Ha testimonianze di presidenti in difficoltà? "Gli effetti dell'epidemia stanno rimanendo contenuti e sotto controllo, ma il problema è generale e legato all'imprenditoria che sostiene il basket e lo sport, ma in generale le famiglie. Indubbio che essendo presidente di Lega Basket mi devo preoccupare delle squadre che ne fanno parte, che possano pianificare e avere ricavi più certi possibile, seppur limitati rispetto al passato. Speriamo di superare queste difficoltà".

In Italia siamo fermi a mille tifosi negli stadi. Fattibile un cambiamento nel prossimo futuro? "Faccio due-tre distinguo. Il primo è che l'impatto di un'apertura parziale ma minima ci sarebbe, pur senza tante altre entrate. Mi rendo conto della prudenza, ma se parliamo di un 25% di 10.000 posti, sono 2500 persone che defluiscono in 15 minuti, senza problematiche di vario genere. Per questo dovremo pensarci, perché quasi tutto lo sport italiano vive da impianti di meno di 10mila posti. Almeno per i nostri sport sarà da trovare una soluzione, a differenza del grande calcio che avrà a disposizione anche la pausa Nazionali per ottenere una decisione dal Governo. Mi sembra ingeneroso non comparare scuola e sport, e dire che quest'ultimo non sia comunque una priorità".

Dove serve intervenire nel futuro del basket, sugli impianti? "A livello di Serie A siamo messi abbastanza bene, in un panorama d'impiantistica comunque non ideale. La Virtus Segafredo ha costruito un impianto bellissimo a Bologna, ma ci sono squadre che hanno impianti un po' poco contemporanei e pensati alla fruizione di una pallacanestro diventata sempre più spettacolare nel corso degli anni, e che ha bisogno di spazi adeguati.

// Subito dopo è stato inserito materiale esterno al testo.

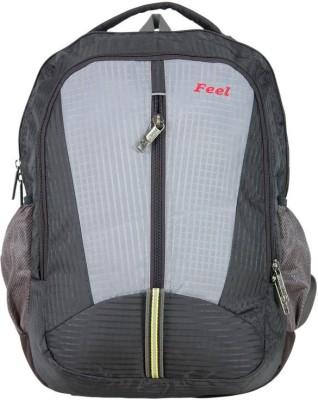 Feel 2138_Grey 31 L Backpack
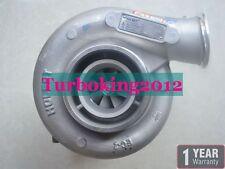 NEW GENUINE HOLSET HX35 4038475 4035373 KOMATSU PC220-6 SA6D102E-1 Turbocharger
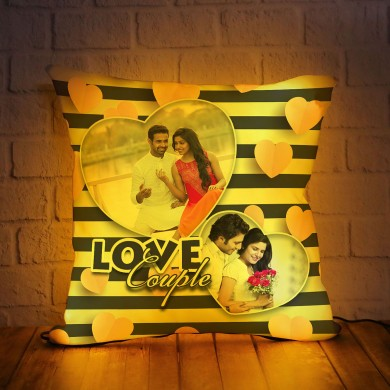 Personalized LED Cushion with True Couple Design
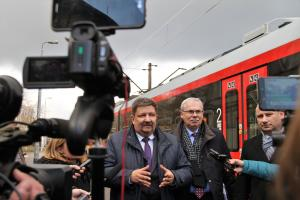 Ruszyły połączenia ŁKA do Tomaszowa Mazowieckiego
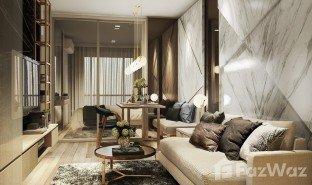 1 Bedroom Property for sale in Chantharakasem, Bangkok The Collect Ratchada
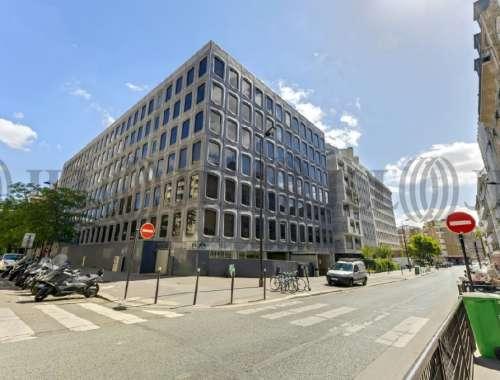 Bureaux Paris, 75013 - DESSOUS DES BERGES - 9602800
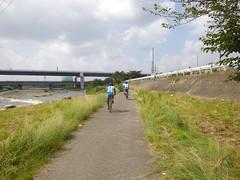 香東川自転車道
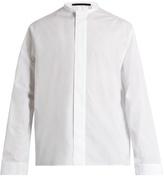 Haider Ackermann Byron Stand-collar Cotton Shirt
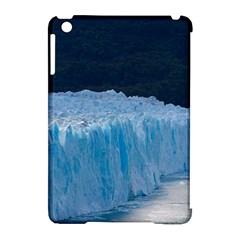 Perito Moreno Glacier Apple Ipad Mini Hardshell Case (compatible With Smart Cover) by trendistuff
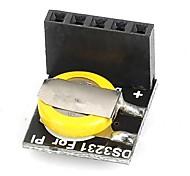Ds3231 rtc board módulo de relógio em tempo real para arduino framboesa pi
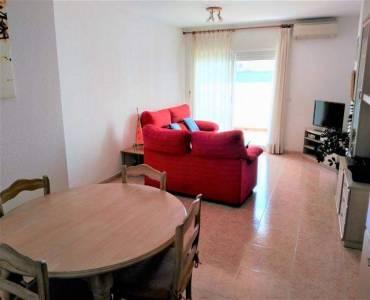 Dénia,Alicante,España,3 Bedrooms Bedrooms,2 BathroomsBathrooms,Apartamentos,29277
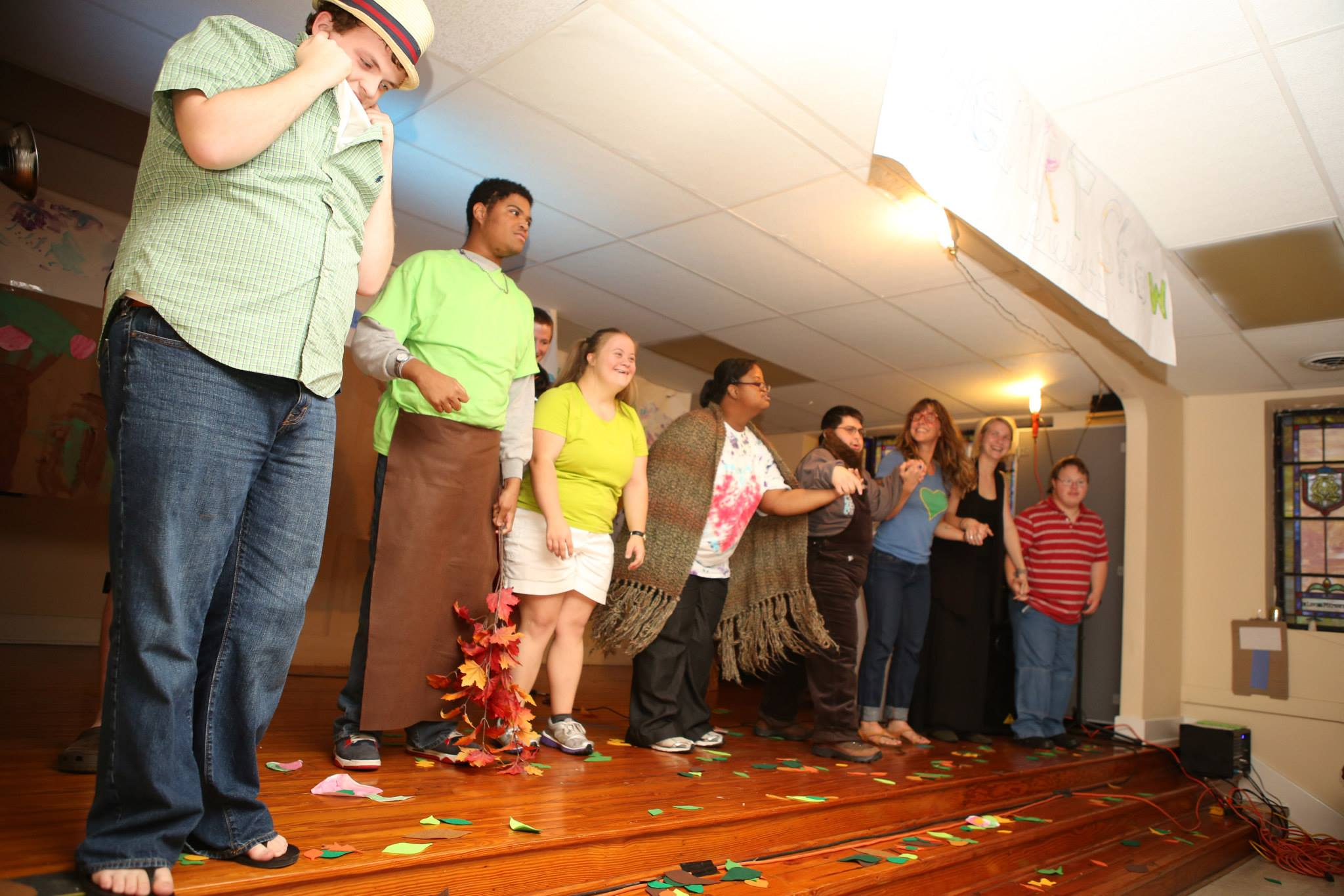SESSION TWO: THEATRE   Actress, Tara Sweeney along with other volunteers helped HEART participants produce a playadaption of The Giving Tree.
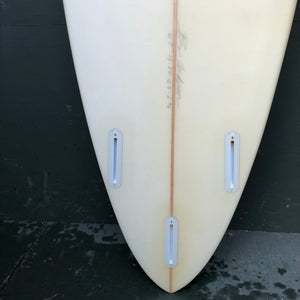 "Used BRAND Surfboards - 6'7"" Pintail Surfboard-Used Surfboards-Seaside Surf Shop"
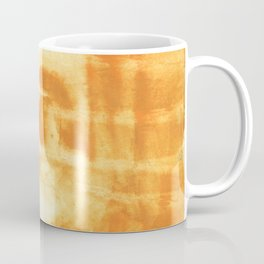 Blond abstract watercolor Coffee Mug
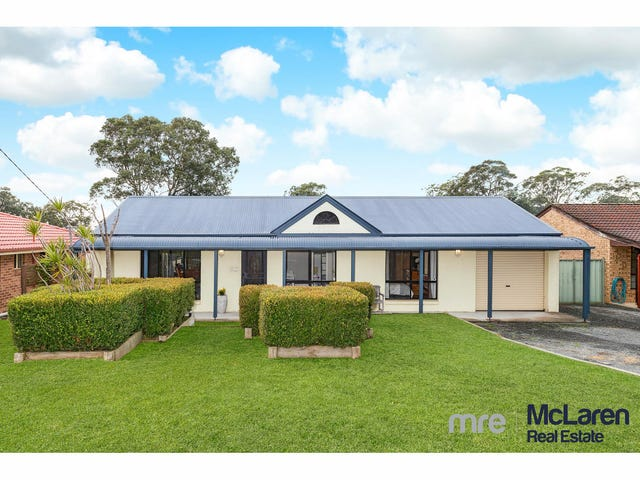 68 Steveys Forest Road, Oakdale, NSW 2570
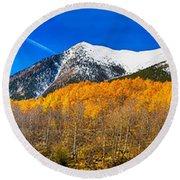 Colorado Rocky Mountain Independence Pass Autumn Panorama Round Beach Towel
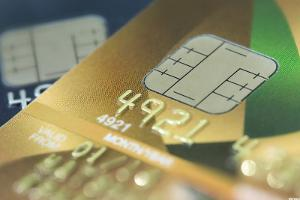 Chip Cards are Redefining How Consumers Use Credit Cards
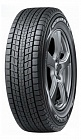 Dunlop Winter Maxx SJ8 225/70R16 103R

La cosa su cui dobbiamo lavorare di più è il prodotto, le partite, i grandi gesti atletici. Dobbiamo essere bravi a farli vedere di più ed uscire dal recinto dei soli appassionati, che non sono sufficienti per farci fare il salto. Dobbiamo lavorare sui personaggi, e ne abbiamo di interessantissimi da mostrare nelle nostre squadre".

Fa piacere essere accostato nuovamente alla Roma dopo il cambio di proprietà? "Mi fa molto piacere. Io a Roma sono stato molto bene, è stata purtroppo un'esperienza breve rispetto a quello che avrebbe dovuto e potuto essere. Ma sono presidente della Legabasket e sto facendo in modo che questo sport continui a crescere e abbia la visibilità che merita. La mia professionalità di 26 anni di calcio rimane e fa piacere essere considerati".

Come giudica il Monza? "Oltre a una riconoscenza esagerata ho amicizia ed affetto con Berlusconi e Galliani. Che passione... Si sono dati la missione di portare il Monza in Serie A e gli anni d'esperienza accumulati da Galliani nel calcio lo portano ad avere facilità di trattative. Li contraddistingue la voglia di far bene: sono costretti a dover aspettare fino a giugno ma so che metteranno tutto il possibile per arrivare a quel traguardo. Berlusconi ha vinto tutto, ma è appassionato del calcio, e Galliani, come dice lui dirigente del Monza, dove ha iniziato, prestato al Milan, lo è altrettanto. Berlusconi è un esteta e poter ripartire da lì dopo la grandissima esperienza col Milan penso sia un grande segnale".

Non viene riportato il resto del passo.